It's time for another Classics Club Spin event. What is the spin?
It’s easy. At your blog, before next Sunday 18th September, 2022, create a post that lists twenty books of your choice that remain “to be read” on your Classics Club list.
This is your Spin List.
You have to read one of these twenty books by the end of the spin period.
Try to challenge yourself.

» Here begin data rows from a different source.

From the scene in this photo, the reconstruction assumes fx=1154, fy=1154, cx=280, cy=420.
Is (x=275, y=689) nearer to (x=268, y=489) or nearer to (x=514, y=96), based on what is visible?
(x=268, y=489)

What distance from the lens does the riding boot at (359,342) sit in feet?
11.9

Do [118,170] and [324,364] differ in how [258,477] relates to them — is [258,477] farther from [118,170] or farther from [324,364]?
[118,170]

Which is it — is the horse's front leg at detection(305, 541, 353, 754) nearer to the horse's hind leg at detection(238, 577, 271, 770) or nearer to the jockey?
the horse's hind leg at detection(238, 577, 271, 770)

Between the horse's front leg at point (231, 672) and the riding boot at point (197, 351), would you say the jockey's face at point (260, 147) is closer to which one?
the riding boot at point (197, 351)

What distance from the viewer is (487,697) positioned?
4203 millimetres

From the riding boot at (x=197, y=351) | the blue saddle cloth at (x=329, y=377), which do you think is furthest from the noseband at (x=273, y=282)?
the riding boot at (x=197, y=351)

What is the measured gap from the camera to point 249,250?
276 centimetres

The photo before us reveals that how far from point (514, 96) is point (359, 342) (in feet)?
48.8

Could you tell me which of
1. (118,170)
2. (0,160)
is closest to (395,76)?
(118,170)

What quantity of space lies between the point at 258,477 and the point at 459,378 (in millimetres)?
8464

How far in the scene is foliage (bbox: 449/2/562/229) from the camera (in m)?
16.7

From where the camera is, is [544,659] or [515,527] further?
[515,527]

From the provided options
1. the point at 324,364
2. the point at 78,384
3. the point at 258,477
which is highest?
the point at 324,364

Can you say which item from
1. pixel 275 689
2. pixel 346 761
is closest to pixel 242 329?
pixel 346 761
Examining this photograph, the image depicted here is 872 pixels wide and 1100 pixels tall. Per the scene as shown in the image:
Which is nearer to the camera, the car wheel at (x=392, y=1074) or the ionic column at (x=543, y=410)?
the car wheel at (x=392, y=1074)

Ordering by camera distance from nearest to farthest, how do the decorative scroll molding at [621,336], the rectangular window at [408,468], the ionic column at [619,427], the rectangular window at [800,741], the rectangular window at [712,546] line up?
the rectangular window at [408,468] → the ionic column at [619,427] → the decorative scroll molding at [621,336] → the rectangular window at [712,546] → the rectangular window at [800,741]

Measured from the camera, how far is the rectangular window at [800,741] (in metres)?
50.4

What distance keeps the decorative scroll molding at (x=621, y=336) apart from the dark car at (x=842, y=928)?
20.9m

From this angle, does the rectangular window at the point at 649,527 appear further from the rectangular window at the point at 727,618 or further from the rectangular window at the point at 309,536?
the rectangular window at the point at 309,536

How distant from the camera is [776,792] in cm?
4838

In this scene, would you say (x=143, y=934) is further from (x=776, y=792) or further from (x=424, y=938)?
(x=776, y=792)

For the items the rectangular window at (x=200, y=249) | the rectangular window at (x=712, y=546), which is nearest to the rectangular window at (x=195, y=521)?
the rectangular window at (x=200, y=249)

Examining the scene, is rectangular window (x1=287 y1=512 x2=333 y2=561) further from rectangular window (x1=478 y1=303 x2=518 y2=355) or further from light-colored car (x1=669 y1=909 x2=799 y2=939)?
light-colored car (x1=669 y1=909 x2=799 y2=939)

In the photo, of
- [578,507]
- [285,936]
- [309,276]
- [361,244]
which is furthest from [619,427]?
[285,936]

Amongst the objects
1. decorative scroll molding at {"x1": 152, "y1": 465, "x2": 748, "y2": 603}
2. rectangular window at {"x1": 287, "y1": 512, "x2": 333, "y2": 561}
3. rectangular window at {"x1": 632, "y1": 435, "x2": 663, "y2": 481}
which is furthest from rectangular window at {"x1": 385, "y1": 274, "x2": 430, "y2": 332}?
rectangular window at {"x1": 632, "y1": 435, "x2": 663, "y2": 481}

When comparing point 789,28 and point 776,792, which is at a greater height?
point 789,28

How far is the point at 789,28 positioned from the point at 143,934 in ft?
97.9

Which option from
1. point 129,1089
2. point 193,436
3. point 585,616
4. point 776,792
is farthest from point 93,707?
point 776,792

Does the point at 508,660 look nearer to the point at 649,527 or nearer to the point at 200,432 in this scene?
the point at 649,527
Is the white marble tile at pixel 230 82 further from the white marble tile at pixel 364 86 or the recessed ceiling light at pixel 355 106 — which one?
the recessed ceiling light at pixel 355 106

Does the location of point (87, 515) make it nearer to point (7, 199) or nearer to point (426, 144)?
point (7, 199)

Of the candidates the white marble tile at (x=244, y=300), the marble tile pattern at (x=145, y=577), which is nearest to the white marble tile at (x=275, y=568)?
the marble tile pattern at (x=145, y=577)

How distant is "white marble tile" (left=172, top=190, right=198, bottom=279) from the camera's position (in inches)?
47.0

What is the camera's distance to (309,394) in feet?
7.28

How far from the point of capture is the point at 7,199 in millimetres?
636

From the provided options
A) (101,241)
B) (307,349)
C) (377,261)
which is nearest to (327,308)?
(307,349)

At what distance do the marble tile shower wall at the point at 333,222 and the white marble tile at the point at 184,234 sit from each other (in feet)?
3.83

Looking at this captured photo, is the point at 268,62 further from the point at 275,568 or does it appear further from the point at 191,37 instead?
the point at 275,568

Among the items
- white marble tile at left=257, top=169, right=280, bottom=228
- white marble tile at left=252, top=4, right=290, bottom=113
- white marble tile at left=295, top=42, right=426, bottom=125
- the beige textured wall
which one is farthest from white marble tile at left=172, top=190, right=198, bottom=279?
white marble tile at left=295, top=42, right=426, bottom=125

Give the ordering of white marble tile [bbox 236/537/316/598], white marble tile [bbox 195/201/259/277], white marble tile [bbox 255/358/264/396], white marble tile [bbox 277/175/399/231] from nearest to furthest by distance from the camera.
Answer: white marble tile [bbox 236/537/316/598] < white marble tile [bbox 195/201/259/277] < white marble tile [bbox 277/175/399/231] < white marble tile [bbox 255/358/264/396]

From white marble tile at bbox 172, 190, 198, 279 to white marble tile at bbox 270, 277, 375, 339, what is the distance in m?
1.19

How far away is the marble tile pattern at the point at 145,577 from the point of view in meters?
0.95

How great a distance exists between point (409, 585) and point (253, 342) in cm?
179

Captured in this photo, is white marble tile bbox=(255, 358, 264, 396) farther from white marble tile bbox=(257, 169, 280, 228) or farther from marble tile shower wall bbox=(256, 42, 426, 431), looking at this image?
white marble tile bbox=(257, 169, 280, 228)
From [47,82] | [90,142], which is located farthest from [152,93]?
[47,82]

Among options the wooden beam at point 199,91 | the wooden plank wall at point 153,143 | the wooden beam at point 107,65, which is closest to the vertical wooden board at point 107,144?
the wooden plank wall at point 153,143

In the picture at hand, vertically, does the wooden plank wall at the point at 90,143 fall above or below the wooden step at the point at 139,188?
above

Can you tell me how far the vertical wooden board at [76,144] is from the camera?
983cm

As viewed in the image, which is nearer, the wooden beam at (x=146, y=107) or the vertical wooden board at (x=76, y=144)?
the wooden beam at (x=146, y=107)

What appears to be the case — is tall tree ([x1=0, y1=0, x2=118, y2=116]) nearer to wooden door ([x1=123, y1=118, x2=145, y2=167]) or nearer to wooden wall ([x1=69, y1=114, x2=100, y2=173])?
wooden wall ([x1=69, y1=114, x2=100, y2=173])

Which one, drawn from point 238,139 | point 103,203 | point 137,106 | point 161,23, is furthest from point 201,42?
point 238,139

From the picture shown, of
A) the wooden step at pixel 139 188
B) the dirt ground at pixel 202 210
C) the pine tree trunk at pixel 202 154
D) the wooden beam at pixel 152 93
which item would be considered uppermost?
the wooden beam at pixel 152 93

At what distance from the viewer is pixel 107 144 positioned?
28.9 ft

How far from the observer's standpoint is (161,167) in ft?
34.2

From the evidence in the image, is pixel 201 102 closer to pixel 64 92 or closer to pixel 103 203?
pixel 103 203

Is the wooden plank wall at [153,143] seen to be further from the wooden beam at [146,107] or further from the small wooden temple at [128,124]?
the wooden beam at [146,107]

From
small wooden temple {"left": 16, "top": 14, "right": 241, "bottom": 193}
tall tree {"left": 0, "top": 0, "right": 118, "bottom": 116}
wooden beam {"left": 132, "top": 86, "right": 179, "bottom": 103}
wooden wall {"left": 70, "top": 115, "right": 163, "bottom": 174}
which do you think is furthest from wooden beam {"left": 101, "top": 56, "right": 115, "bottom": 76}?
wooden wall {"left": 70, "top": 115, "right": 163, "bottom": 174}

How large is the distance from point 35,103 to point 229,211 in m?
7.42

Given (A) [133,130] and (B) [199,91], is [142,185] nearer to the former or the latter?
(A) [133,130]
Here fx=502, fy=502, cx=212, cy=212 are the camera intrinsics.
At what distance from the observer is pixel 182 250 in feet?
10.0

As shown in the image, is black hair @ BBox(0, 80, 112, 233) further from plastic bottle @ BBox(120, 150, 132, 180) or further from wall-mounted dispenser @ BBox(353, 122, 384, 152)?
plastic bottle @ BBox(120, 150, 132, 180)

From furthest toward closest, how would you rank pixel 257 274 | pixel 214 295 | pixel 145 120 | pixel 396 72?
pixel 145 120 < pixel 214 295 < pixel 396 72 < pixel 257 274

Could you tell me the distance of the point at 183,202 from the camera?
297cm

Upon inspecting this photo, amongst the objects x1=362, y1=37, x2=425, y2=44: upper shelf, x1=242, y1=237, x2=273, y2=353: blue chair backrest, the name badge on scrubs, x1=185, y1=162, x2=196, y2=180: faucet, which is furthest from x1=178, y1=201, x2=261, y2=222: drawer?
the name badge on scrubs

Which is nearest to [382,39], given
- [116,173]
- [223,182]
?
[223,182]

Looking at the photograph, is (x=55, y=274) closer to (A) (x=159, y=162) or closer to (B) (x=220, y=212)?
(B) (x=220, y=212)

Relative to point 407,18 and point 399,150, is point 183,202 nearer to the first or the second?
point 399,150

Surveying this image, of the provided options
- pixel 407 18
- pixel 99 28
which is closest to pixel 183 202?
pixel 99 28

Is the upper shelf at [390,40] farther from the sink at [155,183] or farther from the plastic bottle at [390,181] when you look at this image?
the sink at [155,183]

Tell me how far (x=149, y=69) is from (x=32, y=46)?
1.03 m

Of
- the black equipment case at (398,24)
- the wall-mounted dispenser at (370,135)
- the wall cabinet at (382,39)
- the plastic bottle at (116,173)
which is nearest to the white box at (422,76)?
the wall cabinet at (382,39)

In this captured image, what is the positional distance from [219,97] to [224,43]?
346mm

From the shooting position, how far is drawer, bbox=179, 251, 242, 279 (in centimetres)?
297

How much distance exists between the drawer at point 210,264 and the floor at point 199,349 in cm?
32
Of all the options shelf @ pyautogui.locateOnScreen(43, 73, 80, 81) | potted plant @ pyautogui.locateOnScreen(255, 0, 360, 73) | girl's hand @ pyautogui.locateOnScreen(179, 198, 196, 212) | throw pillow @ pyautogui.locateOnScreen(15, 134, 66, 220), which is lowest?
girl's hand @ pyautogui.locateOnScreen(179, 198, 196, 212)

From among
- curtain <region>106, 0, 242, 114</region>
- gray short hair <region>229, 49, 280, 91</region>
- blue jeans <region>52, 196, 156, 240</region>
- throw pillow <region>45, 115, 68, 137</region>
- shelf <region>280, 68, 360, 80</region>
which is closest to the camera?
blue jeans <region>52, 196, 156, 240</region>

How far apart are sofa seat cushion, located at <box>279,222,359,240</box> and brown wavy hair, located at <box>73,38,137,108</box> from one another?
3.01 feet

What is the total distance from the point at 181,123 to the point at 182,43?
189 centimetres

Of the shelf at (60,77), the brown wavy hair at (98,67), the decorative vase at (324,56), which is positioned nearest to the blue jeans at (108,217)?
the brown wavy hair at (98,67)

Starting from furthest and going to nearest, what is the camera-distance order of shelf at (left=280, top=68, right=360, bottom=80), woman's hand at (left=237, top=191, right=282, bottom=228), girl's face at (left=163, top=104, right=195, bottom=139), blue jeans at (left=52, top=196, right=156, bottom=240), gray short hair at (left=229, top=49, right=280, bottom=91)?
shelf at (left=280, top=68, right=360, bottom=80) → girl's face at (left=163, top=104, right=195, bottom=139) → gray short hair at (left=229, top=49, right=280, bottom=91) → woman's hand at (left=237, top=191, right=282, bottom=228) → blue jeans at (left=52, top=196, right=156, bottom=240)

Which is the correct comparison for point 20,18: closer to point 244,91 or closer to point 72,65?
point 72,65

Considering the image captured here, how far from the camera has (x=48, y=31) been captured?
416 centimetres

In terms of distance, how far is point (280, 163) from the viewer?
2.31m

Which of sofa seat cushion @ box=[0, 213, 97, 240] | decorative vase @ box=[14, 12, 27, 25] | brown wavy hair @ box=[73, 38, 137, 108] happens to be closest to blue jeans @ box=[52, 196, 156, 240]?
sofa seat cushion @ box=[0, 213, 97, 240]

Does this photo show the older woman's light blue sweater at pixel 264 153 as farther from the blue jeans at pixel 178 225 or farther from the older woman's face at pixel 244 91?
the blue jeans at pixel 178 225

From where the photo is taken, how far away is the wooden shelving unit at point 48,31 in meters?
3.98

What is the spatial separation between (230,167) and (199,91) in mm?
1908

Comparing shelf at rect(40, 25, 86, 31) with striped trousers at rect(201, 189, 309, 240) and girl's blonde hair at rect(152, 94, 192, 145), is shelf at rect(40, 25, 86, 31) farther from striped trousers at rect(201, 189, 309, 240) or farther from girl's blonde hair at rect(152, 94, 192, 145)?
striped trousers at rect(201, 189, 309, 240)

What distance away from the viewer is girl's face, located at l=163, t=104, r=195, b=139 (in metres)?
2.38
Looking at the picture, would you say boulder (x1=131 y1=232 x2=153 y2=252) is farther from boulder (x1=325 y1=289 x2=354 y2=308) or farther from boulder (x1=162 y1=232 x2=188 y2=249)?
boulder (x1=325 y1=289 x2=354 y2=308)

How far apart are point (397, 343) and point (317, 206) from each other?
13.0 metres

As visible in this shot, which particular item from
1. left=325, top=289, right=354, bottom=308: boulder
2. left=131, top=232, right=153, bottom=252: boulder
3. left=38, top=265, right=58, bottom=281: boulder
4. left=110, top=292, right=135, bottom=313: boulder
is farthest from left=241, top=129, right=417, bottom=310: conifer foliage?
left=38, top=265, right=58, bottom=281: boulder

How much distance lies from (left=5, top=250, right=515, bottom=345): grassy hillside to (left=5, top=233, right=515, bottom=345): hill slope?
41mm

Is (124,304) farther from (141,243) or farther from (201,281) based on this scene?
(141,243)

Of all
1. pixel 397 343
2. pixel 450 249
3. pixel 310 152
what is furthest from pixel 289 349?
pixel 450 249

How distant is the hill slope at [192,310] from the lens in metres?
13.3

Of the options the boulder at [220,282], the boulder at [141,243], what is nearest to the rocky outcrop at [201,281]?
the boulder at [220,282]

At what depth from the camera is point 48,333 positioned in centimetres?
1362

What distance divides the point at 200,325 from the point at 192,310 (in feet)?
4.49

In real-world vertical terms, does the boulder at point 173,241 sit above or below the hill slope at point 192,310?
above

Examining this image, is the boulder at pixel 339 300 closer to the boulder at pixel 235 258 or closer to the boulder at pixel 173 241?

For example, you could list five Classics Club books you have been putting off, five you can’t WAIT to read, five you are neutral about, and five free choice (favorite author, re-reads, ancients, non-fiction, books in translation — whatever you choose.)
On Sunday 18th, September, Classics Club will post a number from 1 through 20. The challenge is to read whatever book falls under that number on your Spin List by the 30th October, 2022.
Check back on Sunday the 30th October, 2022 to see who made it the whole way and finished their spin book!
What’s Next?
- Go to your blog.
- Pick twenty books that you’ve got left to read from your Classics Club List.
- Post that list, numbered 1-20, on your blog before Sunday, 18th September.
- Look for the announcement of the number from 1-20.
- Read that book by 30th October, 2022.
This is meant to be a fun, social way to
read another book from your classics club list. If you don't a list. Just wirte down titles of 20 classics books you'd like to read and put numbers next to them.
Sometime this week, at your blog, you might post something like:
My Book Spin List for the Classics Club –
-
1. One Flew Over the Cuckoo’s Nest by Kesey
2. Something by Faulkner
3. Something by Anne Bronte
4. Something by Rushdie
5. Something by George Elliot
6. Something by Shakespeare
7. Something by Virginia Woolf
8. Something by Calvino
9. Something by Elizabeth Gaskill
10. Something by Pym
11. Something by Hardy
12. Something by Bellow
13. Frankenstein by Shelley
14. Something by Christie
15. Something by Bradbury
16. Something by Dickens
17. Something by Wodehouse
18. Something by Hawthorne
19. Picnic at Hanging Rock
20. The Adventures of Sherlock Holmes by Sir Arthur Conan Doyle
I'm keeping my fingers crossed for a short one. I like to keep my options open by picking "something by" so I can select something that is available from the library.
And the winning number is...
wait for it...
I, at long last, will be reading something by William Faulkner. Now I need some advice. Which of his books do you recommend? I am leaning toward While I Lay Dying but I have also heard goodish things about Absalom! Absalom! Maybe I'll make my decision based solely on what it available at the library and the length of each. Here goes.